THE TASK | Reproduce every item below character for character.

(Stored records)
-----
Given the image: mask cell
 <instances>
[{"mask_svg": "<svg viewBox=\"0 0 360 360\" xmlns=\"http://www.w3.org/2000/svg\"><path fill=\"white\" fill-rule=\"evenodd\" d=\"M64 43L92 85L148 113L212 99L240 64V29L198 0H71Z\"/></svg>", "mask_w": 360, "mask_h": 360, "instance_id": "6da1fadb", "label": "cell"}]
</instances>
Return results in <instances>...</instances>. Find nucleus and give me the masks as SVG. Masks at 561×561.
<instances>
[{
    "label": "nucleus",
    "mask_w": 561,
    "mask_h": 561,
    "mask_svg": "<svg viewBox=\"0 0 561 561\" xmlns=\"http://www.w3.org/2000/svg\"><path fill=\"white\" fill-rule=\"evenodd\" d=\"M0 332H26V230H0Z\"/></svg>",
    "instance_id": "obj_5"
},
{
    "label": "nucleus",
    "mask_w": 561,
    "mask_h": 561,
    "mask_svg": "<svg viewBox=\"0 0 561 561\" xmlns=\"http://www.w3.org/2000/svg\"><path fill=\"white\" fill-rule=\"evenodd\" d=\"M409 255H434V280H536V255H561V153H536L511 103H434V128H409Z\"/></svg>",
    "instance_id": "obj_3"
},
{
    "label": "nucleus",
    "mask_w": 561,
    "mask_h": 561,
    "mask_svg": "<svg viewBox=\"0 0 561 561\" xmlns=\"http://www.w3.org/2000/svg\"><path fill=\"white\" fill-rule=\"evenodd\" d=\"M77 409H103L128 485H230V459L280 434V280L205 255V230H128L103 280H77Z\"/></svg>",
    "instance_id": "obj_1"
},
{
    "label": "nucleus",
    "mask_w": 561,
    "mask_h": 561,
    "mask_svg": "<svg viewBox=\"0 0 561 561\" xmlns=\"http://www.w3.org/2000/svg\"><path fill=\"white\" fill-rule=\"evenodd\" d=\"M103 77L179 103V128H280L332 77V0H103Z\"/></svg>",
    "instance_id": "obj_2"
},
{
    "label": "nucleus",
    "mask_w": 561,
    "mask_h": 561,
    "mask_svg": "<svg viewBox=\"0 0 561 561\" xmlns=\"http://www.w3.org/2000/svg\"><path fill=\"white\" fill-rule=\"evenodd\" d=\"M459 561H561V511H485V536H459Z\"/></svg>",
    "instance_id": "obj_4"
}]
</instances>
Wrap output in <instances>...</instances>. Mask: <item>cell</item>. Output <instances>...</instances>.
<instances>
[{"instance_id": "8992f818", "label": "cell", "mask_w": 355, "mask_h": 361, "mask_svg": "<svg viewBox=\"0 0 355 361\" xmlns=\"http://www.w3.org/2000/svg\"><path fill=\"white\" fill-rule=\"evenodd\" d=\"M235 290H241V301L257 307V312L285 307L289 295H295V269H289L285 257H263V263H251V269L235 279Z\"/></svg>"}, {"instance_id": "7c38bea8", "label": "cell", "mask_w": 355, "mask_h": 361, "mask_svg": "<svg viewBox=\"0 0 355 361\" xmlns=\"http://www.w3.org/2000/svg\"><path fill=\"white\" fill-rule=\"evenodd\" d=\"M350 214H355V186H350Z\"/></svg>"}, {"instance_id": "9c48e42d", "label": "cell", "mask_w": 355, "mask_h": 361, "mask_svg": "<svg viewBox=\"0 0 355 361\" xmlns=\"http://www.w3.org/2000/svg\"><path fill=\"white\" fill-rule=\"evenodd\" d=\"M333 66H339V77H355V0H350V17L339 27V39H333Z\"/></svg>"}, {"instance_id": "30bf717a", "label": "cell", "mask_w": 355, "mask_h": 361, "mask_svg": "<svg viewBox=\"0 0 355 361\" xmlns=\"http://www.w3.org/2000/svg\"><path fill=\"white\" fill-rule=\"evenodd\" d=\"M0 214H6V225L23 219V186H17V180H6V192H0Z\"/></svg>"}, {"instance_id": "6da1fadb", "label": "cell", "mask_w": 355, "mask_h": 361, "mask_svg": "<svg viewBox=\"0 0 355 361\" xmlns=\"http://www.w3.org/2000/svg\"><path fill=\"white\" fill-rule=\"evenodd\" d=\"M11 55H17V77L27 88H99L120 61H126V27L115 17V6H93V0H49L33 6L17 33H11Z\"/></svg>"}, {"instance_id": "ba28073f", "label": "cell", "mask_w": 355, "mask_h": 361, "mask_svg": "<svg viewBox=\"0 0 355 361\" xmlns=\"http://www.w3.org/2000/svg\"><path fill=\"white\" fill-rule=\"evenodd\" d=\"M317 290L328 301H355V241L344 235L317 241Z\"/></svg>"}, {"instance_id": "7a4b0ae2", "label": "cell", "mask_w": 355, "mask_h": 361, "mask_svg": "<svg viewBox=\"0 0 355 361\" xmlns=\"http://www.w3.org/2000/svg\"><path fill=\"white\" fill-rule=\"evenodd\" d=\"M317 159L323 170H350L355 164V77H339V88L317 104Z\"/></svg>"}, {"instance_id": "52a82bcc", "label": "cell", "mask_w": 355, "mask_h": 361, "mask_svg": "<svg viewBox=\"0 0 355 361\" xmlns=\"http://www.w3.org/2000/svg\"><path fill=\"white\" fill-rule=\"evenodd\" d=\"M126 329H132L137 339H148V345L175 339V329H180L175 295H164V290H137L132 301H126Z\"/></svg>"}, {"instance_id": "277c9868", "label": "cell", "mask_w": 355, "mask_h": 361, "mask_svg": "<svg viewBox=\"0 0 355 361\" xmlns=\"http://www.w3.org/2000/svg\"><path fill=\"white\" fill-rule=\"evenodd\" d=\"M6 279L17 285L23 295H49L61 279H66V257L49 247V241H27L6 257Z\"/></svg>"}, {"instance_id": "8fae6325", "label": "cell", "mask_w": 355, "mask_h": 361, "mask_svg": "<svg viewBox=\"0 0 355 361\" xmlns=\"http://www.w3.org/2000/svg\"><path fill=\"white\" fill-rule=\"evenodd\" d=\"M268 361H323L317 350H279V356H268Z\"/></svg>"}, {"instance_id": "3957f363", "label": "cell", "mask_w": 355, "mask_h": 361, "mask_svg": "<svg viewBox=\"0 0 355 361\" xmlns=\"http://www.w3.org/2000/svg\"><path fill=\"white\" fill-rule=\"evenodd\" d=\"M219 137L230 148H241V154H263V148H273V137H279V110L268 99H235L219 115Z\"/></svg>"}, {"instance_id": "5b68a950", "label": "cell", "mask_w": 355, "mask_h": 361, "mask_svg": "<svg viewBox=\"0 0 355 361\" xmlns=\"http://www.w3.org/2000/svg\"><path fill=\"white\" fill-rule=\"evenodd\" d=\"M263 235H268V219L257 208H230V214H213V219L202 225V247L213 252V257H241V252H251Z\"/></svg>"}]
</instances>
-----
WRITTEN ANSWER |
Given the image: mask cell
 <instances>
[{"mask_svg": "<svg viewBox=\"0 0 360 360\" xmlns=\"http://www.w3.org/2000/svg\"><path fill=\"white\" fill-rule=\"evenodd\" d=\"M64 43L92 85L148 113L212 99L240 64V29L198 0H71Z\"/></svg>", "mask_w": 360, "mask_h": 360, "instance_id": "6da1fadb", "label": "cell"}]
</instances>
Return results in <instances>...</instances>. Find nucleus and give me the masks as SVG. Masks at 561×561.
<instances>
[{
    "label": "nucleus",
    "mask_w": 561,
    "mask_h": 561,
    "mask_svg": "<svg viewBox=\"0 0 561 561\" xmlns=\"http://www.w3.org/2000/svg\"><path fill=\"white\" fill-rule=\"evenodd\" d=\"M0 332H26V230H0Z\"/></svg>",
    "instance_id": "obj_5"
},
{
    "label": "nucleus",
    "mask_w": 561,
    "mask_h": 561,
    "mask_svg": "<svg viewBox=\"0 0 561 561\" xmlns=\"http://www.w3.org/2000/svg\"><path fill=\"white\" fill-rule=\"evenodd\" d=\"M409 255H434V280H536V255H561V153H536L511 103H434V128H409Z\"/></svg>",
    "instance_id": "obj_3"
},
{
    "label": "nucleus",
    "mask_w": 561,
    "mask_h": 561,
    "mask_svg": "<svg viewBox=\"0 0 561 561\" xmlns=\"http://www.w3.org/2000/svg\"><path fill=\"white\" fill-rule=\"evenodd\" d=\"M77 409H103L128 485H230V459L280 434V280L205 255V230H128L103 280H77Z\"/></svg>",
    "instance_id": "obj_1"
},
{
    "label": "nucleus",
    "mask_w": 561,
    "mask_h": 561,
    "mask_svg": "<svg viewBox=\"0 0 561 561\" xmlns=\"http://www.w3.org/2000/svg\"><path fill=\"white\" fill-rule=\"evenodd\" d=\"M103 77L179 103V128H280L332 77V0H103Z\"/></svg>",
    "instance_id": "obj_2"
},
{
    "label": "nucleus",
    "mask_w": 561,
    "mask_h": 561,
    "mask_svg": "<svg viewBox=\"0 0 561 561\" xmlns=\"http://www.w3.org/2000/svg\"><path fill=\"white\" fill-rule=\"evenodd\" d=\"M459 561H561V511H485V536H459Z\"/></svg>",
    "instance_id": "obj_4"
}]
</instances>
Wrap output in <instances>...</instances>. Mask: <item>cell</item>. Output <instances>...</instances>.
<instances>
[{"instance_id": "8992f818", "label": "cell", "mask_w": 355, "mask_h": 361, "mask_svg": "<svg viewBox=\"0 0 355 361\" xmlns=\"http://www.w3.org/2000/svg\"><path fill=\"white\" fill-rule=\"evenodd\" d=\"M235 290H241V301L257 307V312L285 307L289 295H295V269H289L285 257H263V263H251V269L235 279Z\"/></svg>"}, {"instance_id": "7c38bea8", "label": "cell", "mask_w": 355, "mask_h": 361, "mask_svg": "<svg viewBox=\"0 0 355 361\" xmlns=\"http://www.w3.org/2000/svg\"><path fill=\"white\" fill-rule=\"evenodd\" d=\"M350 214H355V186H350Z\"/></svg>"}, {"instance_id": "9c48e42d", "label": "cell", "mask_w": 355, "mask_h": 361, "mask_svg": "<svg viewBox=\"0 0 355 361\" xmlns=\"http://www.w3.org/2000/svg\"><path fill=\"white\" fill-rule=\"evenodd\" d=\"M333 66H339V77H355V0H350V17L339 27V39H333Z\"/></svg>"}, {"instance_id": "30bf717a", "label": "cell", "mask_w": 355, "mask_h": 361, "mask_svg": "<svg viewBox=\"0 0 355 361\" xmlns=\"http://www.w3.org/2000/svg\"><path fill=\"white\" fill-rule=\"evenodd\" d=\"M0 214H6V225L23 219V186H17V180H6V192H0Z\"/></svg>"}, {"instance_id": "6da1fadb", "label": "cell", "mask_w": 355, "mask_h": 361, "mask_svg": "<svg viewBox=\"0 0 355 361\" xmlns=\"http://www.w3.org/2000/svg\"><path fill=\"white\" fill-rule=\"evenodd\" d=\"M11 55H17V77L27 88H99L120 61H126V27L115 17V6H93V0H49L33 6L17 33H11Z\"/></svg>"}, {"instance_id": "ba28073f", "label": "cell", "mask_w": 355, "mask_h": 361, "mask_svg": "<svg viewBox=\"0 0 355 361\" xmlns=\"http://www.w3.org/2000/svg\"><path fill=\"white\" fill-rule=\"evenodd\" d=\"M317 290L328 301H355V241L344 235L317 241Z\"/></svg>"}, {"instance_id": "7a4b0ae2", "label": "cell", "mask_w": 355, "mask_h": 361, "mask_svg": "<svg viewBox=\"0 0 355 361\" xmlns=\"http://www.w3.org/2000/svg\"><path fill=\"white\" fill-rule=\"evenodd\" d=\"M317 159L323 170H350L355 164V77H339V88L317 104Z\"/></svg>"}, {"instance_id": "52a82bcc", "label": "cell", "mask_w": 355, "mask_h": 361, "mask_svg": "<svg viewBox=\"0 0 355 361\" xmlns=\"http://www.w3.org/2000/svg\"><path fill=\"white\" fill-rule=\"evenodd\" d=\"M126 329H132L137 339H148V345L175 339V329H180L175 295H164V290H137L132 301H126Z\"/></svg>"}, {"instance_id": "277c9868", "label": "cell", "mask_w": 355, "mask_h": 361, "mask_svg": "<svg viewBox=\"0 0 355 361\" xmlns=\"http://www.w3.org/2000/svg\"><path fill=\"white\" fill-rule=\"evenodd\" d=\"M6 279L17 285L23 295H49L61 279H66V257L49 247V241H27L6 257Z\"/></svg>"}, {"instance_id": "8fae6325", "label": "cell", "mask_w": 355, "mask_h": 361, "mask_svg": "<svg viewBox=\"0 0 355 361\" xmlns=\"http://www.w3.org/2000/svg\"><path fill=\"white\" fill-rule=\"evenodd\" d=\"M268 361H323L317 350H279V356H268Z\"/></svg>"}, {"instance_id": "3957f363", "label": "cell", "mask_w": 355, "mask_h": 361, "mask_svg": "<svg viewBox=\"0 0 355 361\" xmlns=\"http://www.w3.org/2000/svg\"><path fill=\"white\" fill-rule=\"evenodd\" d=\"M219 137L230 148H241V154H263V148H273V137H279V110L268 99H235L219 115Z\"/></svg>"}, {"instance_id": "5b68a950", "label": "cell", "mask_w": 355, "mask_h": 361, "mask_svg": "<svg viewBox=\"0 0 355 361\" xmlns=\"http://www.w3.org/2000/svg\"><path fill=\"white\" fill-rule=\"evenodd\" d=\"M263 235H268V219L257 208H230V214H213V219L202 225V247L213 252V257H241V252H251Z\"/></svg>"}]
</instances>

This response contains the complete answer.